Set of tasks.
[1] Translate into Spanish the following sentence from the post on social anxiety or Asperger's: "An example would be agitation when interacting with people."
[2] Extend the post on social anxiety or Asperger's, beginning after its final sentence.

Supplied text.
New member - social anxiety or aspergers?

Hi all. Introducing myself, not sure whether or not this would be more appropriate in the Diagnosis & Assessment section, if so I will create a new thread there.

I'm a 17 year old male, been thinking about the possibility of aspergers for a while now and I'm considering going to my GP to discuss options. I've taken the AQ test a few times in the last few weeks, consistently getting a score of 36/50, although I'm unsure what that means (considering my understanding of autism and the demand characterists I'd assume would be present).

I vividly remember feeling 'wrong' and out of place through Primary and Secondary school. For the last few years I have pinned that one the fact that I am transgender and struggled to make friends of either gender while also struggling with my identity. However since moving to college and living as my real gender, I've found that I am equally as 'awkward' - if not moreso by the fact that I am much more aware of how out of place my behaviours seem.

An example would be agitation when interacting with people. All interactions currently are with strangers, and during/afterwards I become physically agitated, tapping fingers, shaking my head and 'fidgeting'. I find a lot of college to be uncomfortable and after a particulary hard day I'll find that I will disconnect myself at the end of the day and 'zone out' on the way home. I don't recall much of this from being younger, although throughout secondary school I remember needing a lot of alone time, and if I spent time with friends outside of school I would become exhausted and need to stay away from people altogether.

As far as over stimulation a lot of people report, I remember being terrified by loud noises as a child, and while not to the same degree now I will become very nervous and feel adrenaline when anything is too loud. For example if I am in a car or enclosed space and someone is being too loud or playing music, or being at a concert. A lot of it comes with the thought that I don't know how loud it will get, and that I have no power over the volume.

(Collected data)
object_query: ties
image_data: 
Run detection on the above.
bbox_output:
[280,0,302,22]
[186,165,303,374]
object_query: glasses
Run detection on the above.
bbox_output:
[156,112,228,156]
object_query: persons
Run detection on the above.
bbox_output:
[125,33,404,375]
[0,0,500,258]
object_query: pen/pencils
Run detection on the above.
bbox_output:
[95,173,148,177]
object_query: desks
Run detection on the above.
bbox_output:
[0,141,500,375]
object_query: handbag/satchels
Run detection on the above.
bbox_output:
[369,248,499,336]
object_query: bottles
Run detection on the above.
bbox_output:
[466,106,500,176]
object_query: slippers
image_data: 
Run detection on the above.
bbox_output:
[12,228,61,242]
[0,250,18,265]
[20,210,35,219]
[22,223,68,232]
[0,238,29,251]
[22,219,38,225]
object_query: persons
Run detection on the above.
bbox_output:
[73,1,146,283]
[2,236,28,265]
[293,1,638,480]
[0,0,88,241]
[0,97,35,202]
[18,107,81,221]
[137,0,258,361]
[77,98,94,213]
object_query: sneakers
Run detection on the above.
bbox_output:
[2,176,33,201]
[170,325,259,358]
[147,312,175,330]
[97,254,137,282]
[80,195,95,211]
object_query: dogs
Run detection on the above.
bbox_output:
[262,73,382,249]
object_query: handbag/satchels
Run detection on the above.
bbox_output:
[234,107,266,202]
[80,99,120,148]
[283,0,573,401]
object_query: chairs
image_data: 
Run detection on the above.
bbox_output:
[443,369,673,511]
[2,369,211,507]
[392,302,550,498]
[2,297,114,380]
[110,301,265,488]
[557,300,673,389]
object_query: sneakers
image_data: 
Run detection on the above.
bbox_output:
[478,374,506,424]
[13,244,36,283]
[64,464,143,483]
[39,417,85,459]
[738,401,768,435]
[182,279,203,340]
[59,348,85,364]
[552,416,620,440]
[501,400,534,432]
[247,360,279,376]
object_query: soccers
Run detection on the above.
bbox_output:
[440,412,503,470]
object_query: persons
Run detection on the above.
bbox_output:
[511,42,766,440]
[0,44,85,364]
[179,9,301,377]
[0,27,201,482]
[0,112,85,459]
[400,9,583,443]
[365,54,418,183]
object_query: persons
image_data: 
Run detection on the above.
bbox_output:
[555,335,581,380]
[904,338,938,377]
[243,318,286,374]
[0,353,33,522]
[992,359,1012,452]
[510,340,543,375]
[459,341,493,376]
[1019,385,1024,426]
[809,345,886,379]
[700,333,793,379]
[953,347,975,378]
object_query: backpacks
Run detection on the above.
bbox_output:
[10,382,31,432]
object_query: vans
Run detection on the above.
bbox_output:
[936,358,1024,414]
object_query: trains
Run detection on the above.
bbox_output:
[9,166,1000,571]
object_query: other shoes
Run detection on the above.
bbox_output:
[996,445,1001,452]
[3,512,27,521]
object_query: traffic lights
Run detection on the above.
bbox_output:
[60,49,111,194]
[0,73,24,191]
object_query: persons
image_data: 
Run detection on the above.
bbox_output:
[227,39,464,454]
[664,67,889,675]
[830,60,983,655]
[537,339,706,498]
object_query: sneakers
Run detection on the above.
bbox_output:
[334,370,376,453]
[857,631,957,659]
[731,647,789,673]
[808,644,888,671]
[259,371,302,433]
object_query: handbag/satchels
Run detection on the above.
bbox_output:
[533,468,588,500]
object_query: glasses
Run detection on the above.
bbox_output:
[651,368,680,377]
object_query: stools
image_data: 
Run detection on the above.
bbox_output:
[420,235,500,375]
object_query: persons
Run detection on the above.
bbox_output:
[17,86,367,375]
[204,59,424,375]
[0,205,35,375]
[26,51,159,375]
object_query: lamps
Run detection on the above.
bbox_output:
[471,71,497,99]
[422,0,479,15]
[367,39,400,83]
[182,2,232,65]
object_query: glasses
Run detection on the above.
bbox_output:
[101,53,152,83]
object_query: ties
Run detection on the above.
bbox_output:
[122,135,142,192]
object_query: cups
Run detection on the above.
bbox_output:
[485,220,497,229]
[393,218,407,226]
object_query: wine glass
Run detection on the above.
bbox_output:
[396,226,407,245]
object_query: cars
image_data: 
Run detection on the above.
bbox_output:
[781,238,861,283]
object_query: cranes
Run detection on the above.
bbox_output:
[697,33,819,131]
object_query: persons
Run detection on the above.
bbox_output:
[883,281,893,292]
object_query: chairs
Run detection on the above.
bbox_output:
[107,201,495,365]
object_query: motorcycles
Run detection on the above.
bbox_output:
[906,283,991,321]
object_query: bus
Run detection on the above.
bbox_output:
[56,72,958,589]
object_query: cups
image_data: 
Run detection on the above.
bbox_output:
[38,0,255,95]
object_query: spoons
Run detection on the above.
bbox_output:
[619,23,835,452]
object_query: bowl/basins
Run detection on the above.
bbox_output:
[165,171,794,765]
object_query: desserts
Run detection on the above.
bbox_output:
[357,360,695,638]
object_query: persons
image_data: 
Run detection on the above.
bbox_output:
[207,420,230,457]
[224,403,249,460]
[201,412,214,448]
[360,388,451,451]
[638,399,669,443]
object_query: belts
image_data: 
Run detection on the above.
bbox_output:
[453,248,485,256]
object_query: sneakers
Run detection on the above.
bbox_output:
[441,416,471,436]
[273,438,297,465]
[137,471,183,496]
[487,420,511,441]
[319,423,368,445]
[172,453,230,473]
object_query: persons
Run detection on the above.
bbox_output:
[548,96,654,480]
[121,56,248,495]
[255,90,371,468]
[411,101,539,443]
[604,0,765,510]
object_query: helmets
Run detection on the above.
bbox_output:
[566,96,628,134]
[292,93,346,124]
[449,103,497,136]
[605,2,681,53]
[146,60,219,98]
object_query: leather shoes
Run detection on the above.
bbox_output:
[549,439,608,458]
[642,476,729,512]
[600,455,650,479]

Responses in order.
[1] Un ejemplo sería la agitación al interactuar con otras personas.

[2]
People have (throughout my life) often made comments that I'm odd, whether it's in regards to the things I say, the things I find interesting or my general demenour. I am now more socially aware that the things I do are out of place, and I consciously think of what the normal thing to do in sitautions is and try to suppress urges to do things that may not be normal (an example being nervous tapping/movements, looking around the room inappropriately or saying inappropriate things).

I also find comfort in repetition. Generally when I am distressed I'll repeat behaviours, such as watching the same series over and over or watching the same tutorials how to do things, which is also quite widely reported.

My main questioning/purpose is to attempt to come to a decision whether or not to go to my GP about reaching a diagnosis. An advantage would be a diagnosis or not a diagnosis and continuing to work on why I feel 'odd' in relation to others, although my main reservation is to be dismissed and/or confirmed as teenage awkwardness and appear that I am finding excuses or seeking attention in my medical records.

If anyone has insight it is greatly appreciated.